I was given the following fact: there is a set $S$ of $11$ people, among which there are $4$ professors and $7$ students,
$S=\{p_1, p_2, p_3,p_4, s_1, s_2,...,s_7\}$
We are requested to form from it a group of $5$ people, and we must have at least 3 professors.
I find that the two answers I will expose should be equivalent, but are not, and I can't figure out why.
Answer 1
The group of $5$ people must have at least $3$ professors. This means that three of the $5$ people will necessarily be a subset of $S_p$, the subset of $S$ containing only the professors. There are $\binom{4}{3}$ subsets of $S_p$, and therefore I have $\binom{4}{3}$ alternatives for the three professors that must be in the group.

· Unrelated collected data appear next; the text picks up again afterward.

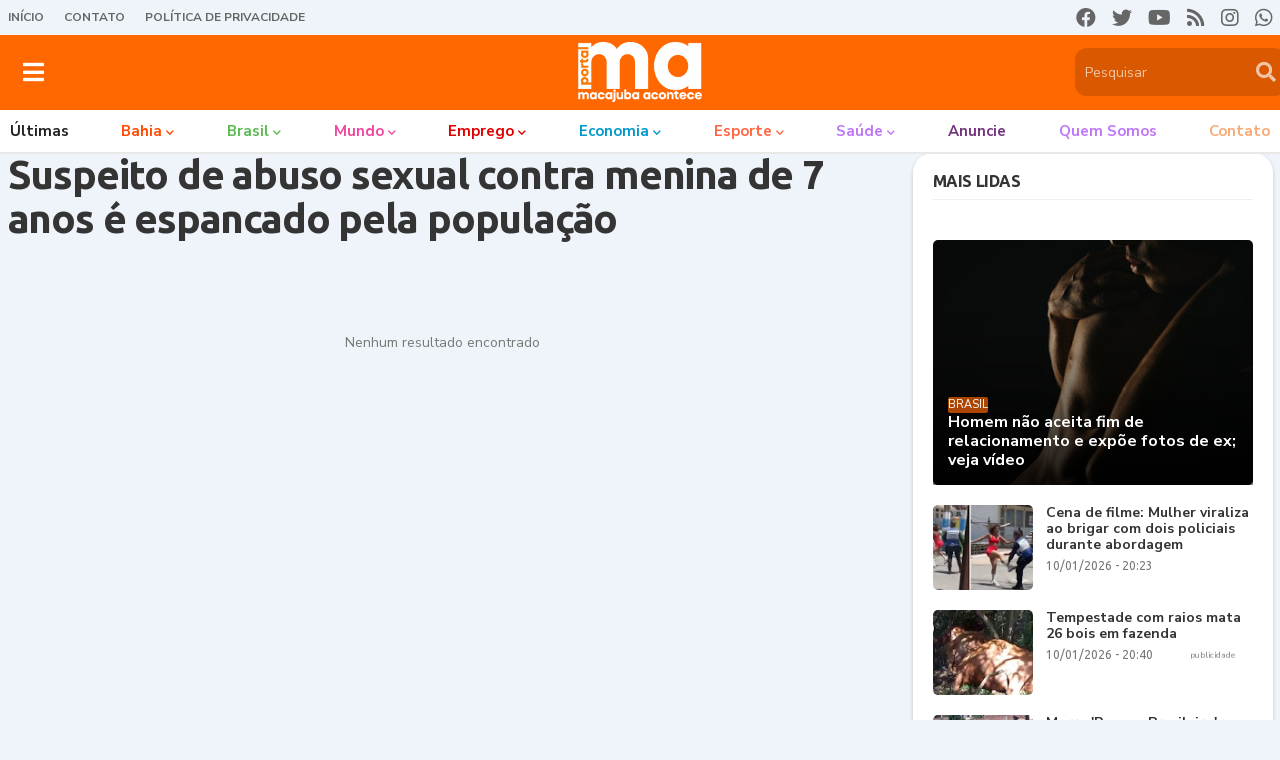

--- FILE ---
content_type: text/html; charset=utf-8
request_url: https://www.google.com/recaptcha/api2/aframe
body_size: 268
content:
<!DOCTYPE HTML><html><head><meta http-equiv="content-type" content="text/html; charset=UTF-8"></head><body><script nonce="q03YGpZTubDSgsT0eEBlXA">/** Anti-fraud and anti-abuse applications only. See google.com/recaptcha */ try{var clients={'sodar':'https://pagead2.googlesyndication.com/pagead/sodar?'};window.addEventListener("message",function(a){try{if(a.source===window.parent){var b=JSON.parse(a.data);var c=clients[b['id']];if(c){var d=document.createElement('img');d.src=c+b['params']+'&rc='+(localStorage.getItem("rc::a")?sessionStorage.getItem("rc::b"):"");window.document.body.appendChild(d);sessionStorage.setItem("rc::e",parseInt(sessionStorage.getItem("rc::e")||0)+1);localStorage.setItem("rc::h",'1768585235341');}}}catch(b){}});window.parent.postMessage("_grecaptcha_ready", "*");}catch(b){}</script></body></html>

--- FILE ---
content_type: image/svg+xml; charset=UTF-8
request_url: https://www.bnews.com.br/static/img/camera_icon.svg
body_size: 382
content:
<?xml version="1.0" ?><!DOCTYPE svg  PUBLIC '-//W3C//DTD SVG 1.1//EN'  'http://www.w3.org/Graphics/SVG/1.1/DTD/svg11.dtd'><svg height="512px" id="Layer_1" style="enable-background:new 0 0 512 512;" version="1.1" viewBox="0 0 512 512" width="512px" xml:space="preserve" xmlns="http://www.w3.org/2000/svg" xmlns:xlink="http://www.w3.org/1999/xlink"><g><path fill="#919191" d="M430.4,147h-67.5l-40.4-40.8c0,0-0.2-0.2-0.3-0.2l-0.2-0.2v0c-6-6-14.1-9.8-23.3-9.8h-84c-9.8,0-18.5,4.2-24.6,10.9l0,0.1   l-39.5,40H81.6C63,147,48,161.6,48,180.2v202.1c0,18.6,15,33.7,33.6,33.7h348.8c18.5,0,33.6-15.1,33.6-33.7V180.2   C464,161.6,448.9,147,430.4,147z M256,365.5c-50.9,0-92.4-41.6-92.4-92.6c0-51.1,41.5-92.6,92.4-92.6c51,0,92.4,41.5,92.4,92.6   C348.4,323.9,307,365.5,256,365.5z M424.1,200.5c-7.7,0-14-6.3-14-14.1s6.3-14.1,14-14.1c7.7,0,14,6.3,14,14.1   S431.8,200.5,424.1,200.5z"/><path fill="#919191" d="M256,202.9c-38.6,0-69.8,31.3-69.8,70c0,38.6,31.2,70,69.8,70c38.5,0,69.8-31.3,69.8-70C325.8,234.2,294.5,202.9,256,202.9   z"/></g></svg>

Now that I've made sure this $3$ professors are in the group, I have $11-3=8$ people left to choose from. The remaining two persons of the group can either be professors or students, so I can pick any of those $8$. So for the two remaining places I have $\binom{8}{2}$ alternatives. At last, I have $\binom{4}{3} \binom{8}{2} = 112$ ways of forming a group of $5$ people in which there will definitely be at least $3$ professors.
Answer 2
There are $4$ professors and, in my group of $5$ people, I must have at least $3$ of them. So I'll either have $3$ or $4$ professors.
If I have $3$ professors, I'll choose them from the $4$ professors, and fill the remaining two places with $2$ of $7$ students. This is $\binom{4}{3} \binom{7}{2}$.
If on the other hand I have $4$ professors, I'll have $\binom{4}{4}$ alternatives for choosing them, and $\binom{7}{1}$ ways of choosing a student for the remaining last place.
So at last there are $\binom{4}{3}\binom{7}{2}+\binom{4}{4}\binom{7}{1} = 91$ ways of making the group.
Doubt
As you can see, the answers are different. Answer $1$ says there are $112$ ways of making the group; answer two says $91$. However, both reasonings seem okay to me and I can't see why should they differ nor where. Perhaps someone can clear this up for me.